How low can you go!!

Sent from my Galaxy Nexus using Tapatalk


----------



## Redflea (Jun 7, 2011)

papi92 said:


> How low can you go!!
> 
> Sent from my Galaxy Nexus using Tapatalk


Imoseyon?

Sent from my Galaxy Nexus using Tapatalk


----------



## ChrisPSU (Oct 17, 2011)

This thread already exists..... *facepalm*


----------



## papi92 (Jun 10, 2011)

Where at? And yes imo

Sent from my Galaxy Nexus using Tapatalk


----------



## ChrisPSU (Oct 17, 2011)

papi92 said:


> Where at?
> 
> Sent from my Galaxy Nexus using Tapatalk


http://rootzwiki.com/topic/13016-how-low-can-you-go-voltages/

Also some kernels say they UV and appear as if they do.. but they really aren't. Just an fyi, I clearly learned this from that thread


----------



## Mexiken (Jul 23, 2011)

You do realize below a pre-defined threshold the CPU basically ignores your UV setting right ????


----------



## ChrisPSU (Oct 17, 2011)

Mexiken said:


> You do realize below a pre-defined threshold the CPU basically ignores your UV setting right ????
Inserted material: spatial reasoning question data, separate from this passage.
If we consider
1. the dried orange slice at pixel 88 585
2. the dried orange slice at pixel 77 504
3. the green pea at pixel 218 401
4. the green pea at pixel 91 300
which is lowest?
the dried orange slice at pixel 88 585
Well what's the threshold? 
Sent from my Galaxy Nexus using Tapatalk


----------



## runandhide05 (Sep 20, 2011)

ChrisPSU said:


> Well what's the threshold?
> Sent from my Galaxy Nexus using Tapatalk


Am I missing something? I have not tab for voltage 
Swyped from my GNEX


----------



## ChrisPSU (Oct 17, 2011)

runandhide05 said:


> Am I missing something? I have not tab for voltage
> Swyped from my GNEX


You need a kernel that supports it. Also I heard that you may have to clear out the data of setcpu under apps in settings


----------



## runandhide05 (Sep 20, 2011)

ChrisPSU said:


> You need a kernel that supports it. Also I heard that you may have to clear out the data of setcpu under apps in settings


Thanks bud

Swyped from my GNEX


----------



## papi92 (Jun 10, 2011)

I did all of that haha it undervolted

Sent from my Galaxy Nexus using Tapatalk


----------



## sandfreak (Jun 11, 2011)

Please excuse my ignorance, but what does this do?

Is it to save battery life?

Sent from my Galaxy Nexus using Tapatalk


----------



## Barf (Sep 26, 2011)

Yes.


----------



## Mexiken (Jul 23, 2011)

ChrisPSU said:


> Well what's the threshold?
> Sent from my Galaxy Nexus using Tapatalk


Good question. We need the whitesheets for the CPU


----------